The past five months has completely changed my nature and me.  I am a very different person than I was five months ago.  I love others and myself deeper. I understand what role the Gospel plays and will play in my life.  I understand the Atonement because I have had to use it for strength and to make up for my weaknesses. I know my Heavenly Father.  I know when I pray, I am literally speaking with Him.  I feel what the Gospel gives us.  It blesses us individually and within our families.  I am learning to be understanding.  These times have made me feel the true and pure joy of this perfect Gospel.
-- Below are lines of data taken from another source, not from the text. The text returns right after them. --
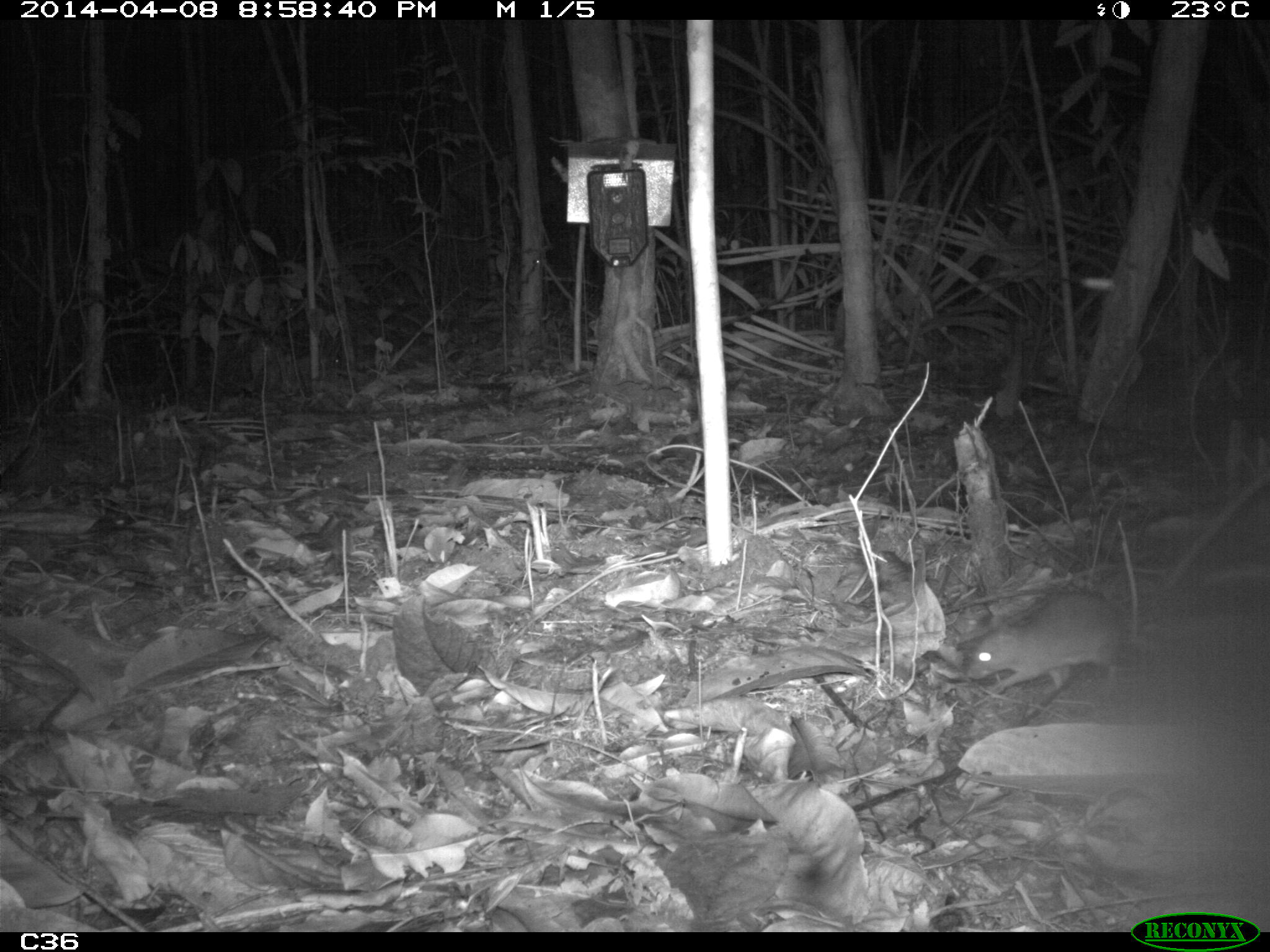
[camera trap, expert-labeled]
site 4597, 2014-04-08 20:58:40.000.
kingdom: Animalia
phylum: Chordata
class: Mammalia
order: Rodentia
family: Muridae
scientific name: Muridae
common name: mice, rats, and gerbils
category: unknown mouse or rat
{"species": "unknown mouse or rat (mice, rats, and gerbils) (Muridae)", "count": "1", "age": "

It has converted me.  I could never deny it, because of the divine blessings I have participated in.  You've showed me by example, growing up.  Thank you for loving the temple, and the Book of Mormon.  I am so happy here, thank you for making it possible for me.  I wouldn't trade these five months for anything.
We all have a purpose to grow and progress.  Anyway, I'm getting preachy here.  Bottom line - I love my mission!! It is a huge definer of who I am.  I love you so very much and appreciate the endless support I receive from you and those at home, I truly do feel it.  Love you :)  Hermana Michelle
P.S. No pictures this week, I forgot my cord!